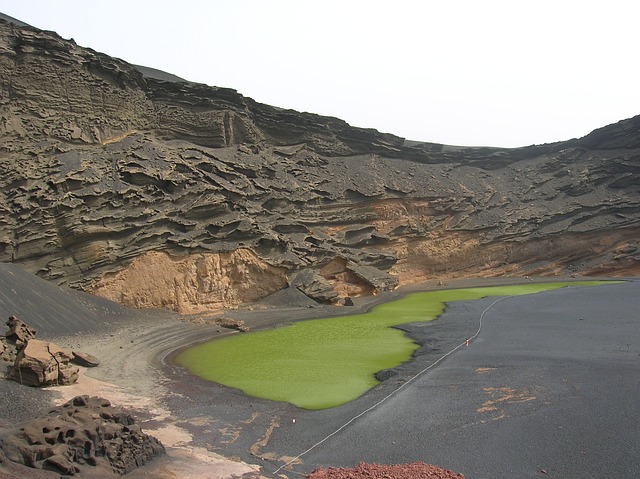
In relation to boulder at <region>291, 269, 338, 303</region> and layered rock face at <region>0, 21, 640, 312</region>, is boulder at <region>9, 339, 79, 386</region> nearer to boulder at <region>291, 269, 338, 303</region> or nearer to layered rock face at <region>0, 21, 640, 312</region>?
layered rock face at <region>0, 21, 640, 312</region>

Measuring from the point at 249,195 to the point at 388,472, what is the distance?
28.6 meters

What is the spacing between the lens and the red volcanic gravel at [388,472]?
7539 mm

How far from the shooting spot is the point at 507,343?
17.4m

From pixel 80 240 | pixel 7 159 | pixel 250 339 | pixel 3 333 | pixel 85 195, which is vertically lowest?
pixel 250 339

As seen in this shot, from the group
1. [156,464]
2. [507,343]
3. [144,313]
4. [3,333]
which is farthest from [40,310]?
[507,343]

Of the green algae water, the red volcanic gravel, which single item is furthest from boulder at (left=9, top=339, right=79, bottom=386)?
the red volcanic gravel

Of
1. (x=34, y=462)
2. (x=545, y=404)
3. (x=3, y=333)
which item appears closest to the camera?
(x=34, y=462)

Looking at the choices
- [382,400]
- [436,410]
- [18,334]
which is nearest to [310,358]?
[382,400]

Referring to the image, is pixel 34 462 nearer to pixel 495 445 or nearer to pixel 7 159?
pixel 495 445

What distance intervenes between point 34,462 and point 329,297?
83.2 ft

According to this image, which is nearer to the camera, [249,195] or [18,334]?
[18,334]

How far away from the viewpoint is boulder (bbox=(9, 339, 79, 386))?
12.6 metres

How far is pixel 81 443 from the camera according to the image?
771 cm

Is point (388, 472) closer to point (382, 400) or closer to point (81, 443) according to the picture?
point (382, 400)
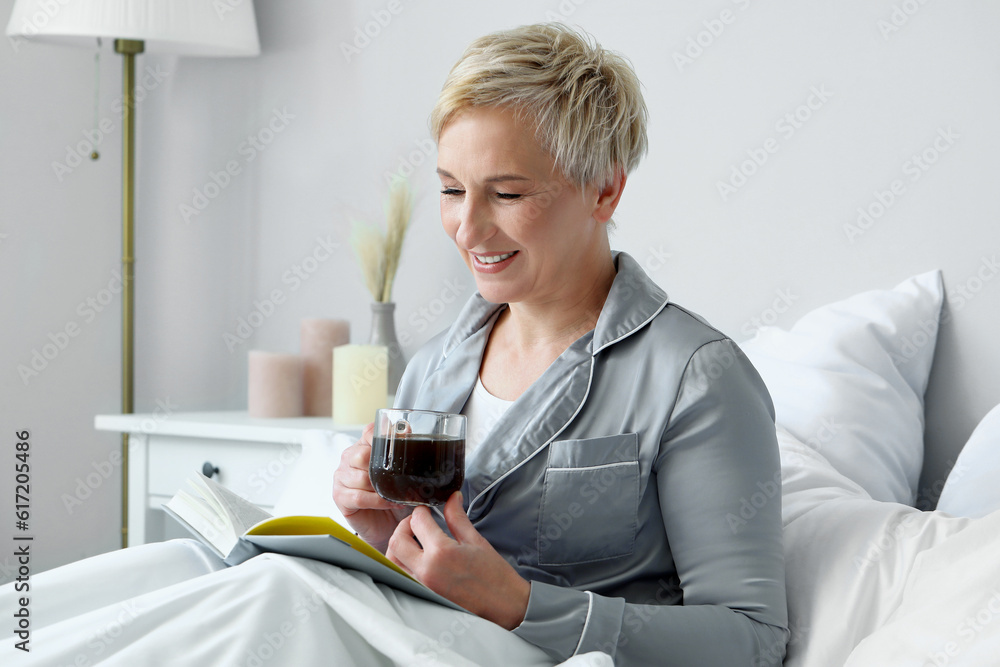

▬▬▬

Exercise objective
Put every line of the data from the one containing "Looking at the choices" through the last line, inclusive, into a numbered list, skipping blank lines. Omit the pictures.

Exercise response
1. Looking at the choices
2. - [382,400]
3. - [436,410]
4. - [18,334]
5. which is nearest to [310,358]?
6. [382,400]
7. Referring to the image, is pixel 34 462 nearer to pixel 495 445 or nearer to pixel 7 159?
8. pixel 495 445
9. What distance intervenes between point 34,462 and point 329,297?
10. 83.2 ft
11. According to this image, which is nearer to the camera, [249,195] or [18,334]?
12. [18,334]
13. How far away from the viewpoint is boulder (bbox=(9, 339, 79, 386))?
14. 12.6 metres
15. How far is pixel 81 443 from the camera according to the image?
16. 771 cm
17. Is point (388, 472) closer to point (382, 400) or closer to point (81, 443) according to the picture?
18. point (382, 400)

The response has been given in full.